### Records
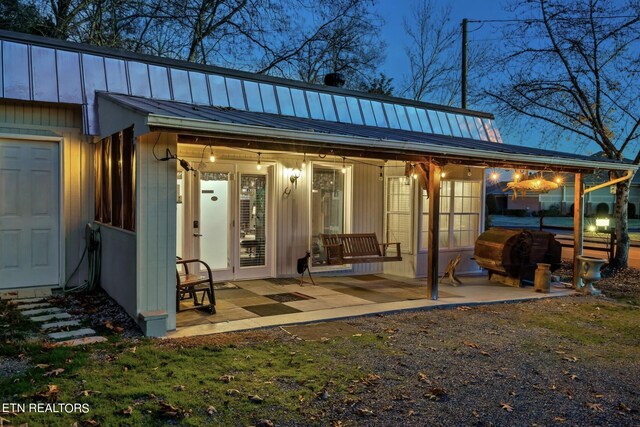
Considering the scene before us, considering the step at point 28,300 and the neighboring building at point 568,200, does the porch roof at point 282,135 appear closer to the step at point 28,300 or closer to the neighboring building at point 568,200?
the step at point 28,300

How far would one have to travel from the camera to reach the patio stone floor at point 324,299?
6.12 m

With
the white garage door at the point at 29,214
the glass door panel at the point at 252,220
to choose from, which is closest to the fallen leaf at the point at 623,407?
the glass door panel at the point at 252,220

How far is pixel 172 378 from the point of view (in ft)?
13.5

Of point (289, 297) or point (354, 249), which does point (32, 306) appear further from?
point (354, 249)

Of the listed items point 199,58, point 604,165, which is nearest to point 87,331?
point 604,165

### What is asked
Reproduce all of the rows above word for word, leaving out the pictures.

### Response to the task
Considering the scene before us, considering the step at point 28,300 and the neighboring building at point 568,200, does the porch roof at point 282,135 appear closer to the step at point 28,300 or closer to the neighboring building at point 568,200?
the step at point 28,300

How far would one have to travel from the camera to reach the patio stone floor at point 324,299?
6.12 m

With
the white garage door at the point at 29,214
the glass door panel at the point at 252,220
to choose from, which is closest to the fallen leaf at the point at 623,407?
the glass door panel at the point at 252,220

How far is pixel 172 378 from the point of view (in ft)?
13.5

Of point (289, 297) or point (354, 249), which does point (32, 306) appear further from?
point (354, 249)

Of the listed items point 199,58, point 604,165, which is nearest to point 87,331?
point 604,165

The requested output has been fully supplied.